Direct smears of aspirates from both regions of the mass were similar. They contained many anucleated keratinized squamous epithelial cells, many of which had distinct nuclear outlines (‘ghost’ cells), and moderate macrophages, with numerous binucleated and multinucleated forms, some of which contained over 30 uniform nuclei (Figures 1-4) (Question 1). There were also a few hemosiderophages (not shown), indicating hemorrhage, and individual and aggregates of spindle cells (presumptive fibroblasts, suggesting fibroplasia) (Figure 4). Since ‘ghost’ cells originate from the hair bulb (matrix cells), their presence indicated the mass had arisen from the hair follicle and was a hair follicle tumor or cyst (Question 2).
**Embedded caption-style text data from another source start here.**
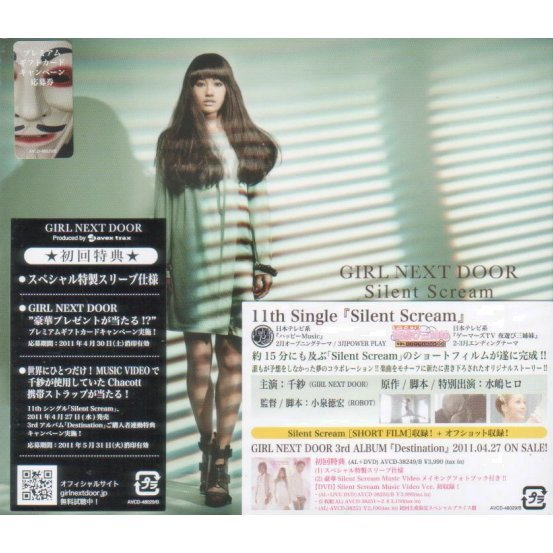 Silent Scream [CD+DVD Jacket A]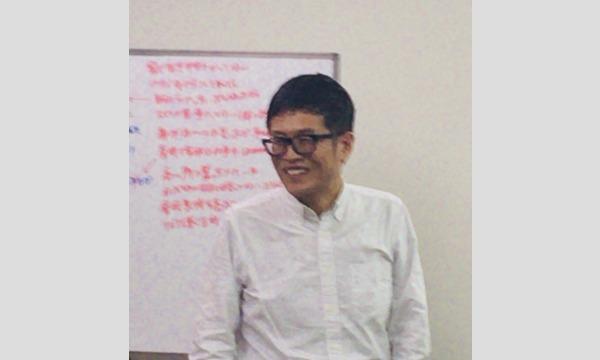 名越康文の「こころカフェ 'R' 」*2020-2月 イベント画像1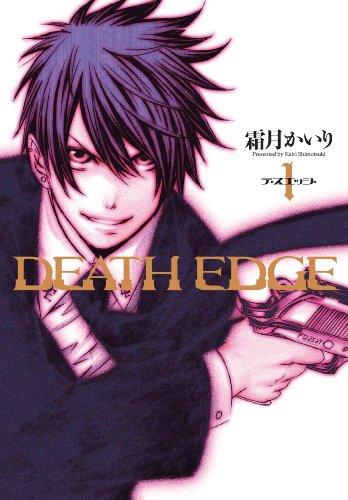 DEATH EDGE 1 (電撃コミックス)の詳細を見る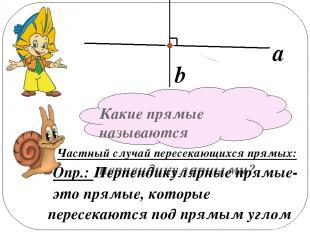 Какие прямые называются перпендикулярными? Частный случай пересекающихся прямых:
A hair follicle tumor was favored based on the steady growth and large size of the mass, however no epithelial linings were seen to cytologically confirm a tumor diagnosis. The granulomatous inflammation was attributed to keratin behaving as an endogenous foreign body.
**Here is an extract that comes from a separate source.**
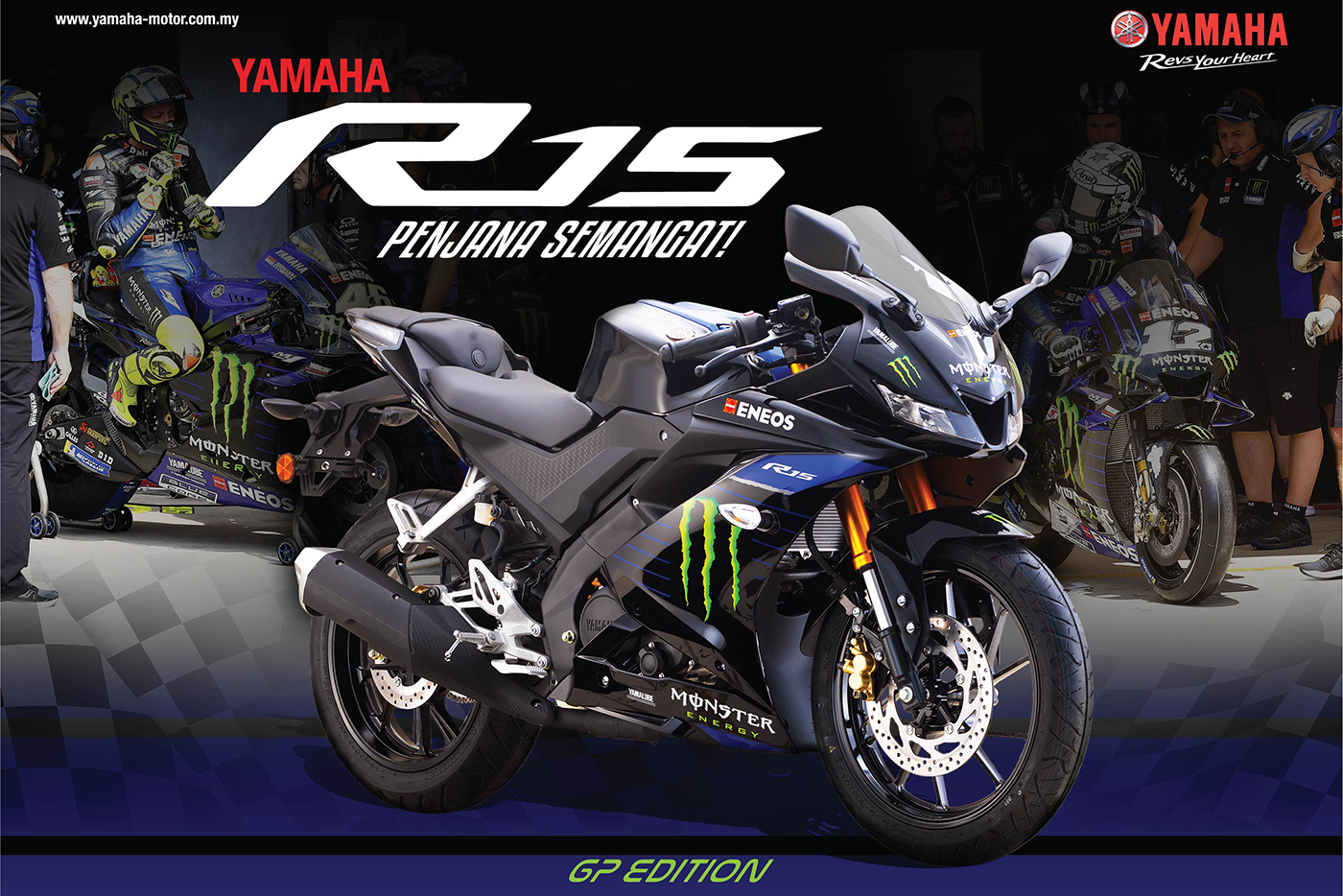2019-yamaha-yzf-r15-monster-limited-edition-brochure-2.jpg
The mass was surgically excised, fixed in formalin, and submitted for histopathologic examination. Histopathologic examination of smears of the formalin-fixed paraffin-embedded sections of the mass revealed a well-demarcated, unencapsulated, expansile, multilocular, cystic mass. The mass consisted mostly of a large central cyst, with anastomosing epithelial trabeculae and cords, forming smaller daughter cysts. Cyst walls were lined by epithelia, which recapitulated matrical, isthmical, and infundibular hair follicle regions, and were surrounded by multinucleated giant cells and epithelioid macrophages in a fibrous stroma. Cysts contained lamellar and amorphous keratin and ‘ghost’ cells, with multifocal dystrophic mineralization and osseous metaplasia (Figure 5). Dense granulation tissue with hemosiderophages and perivascular lymphoid nodules surrounded the mass. The histologic diagnosis was a trichoepithelioma with a foreign-body inflammatory response.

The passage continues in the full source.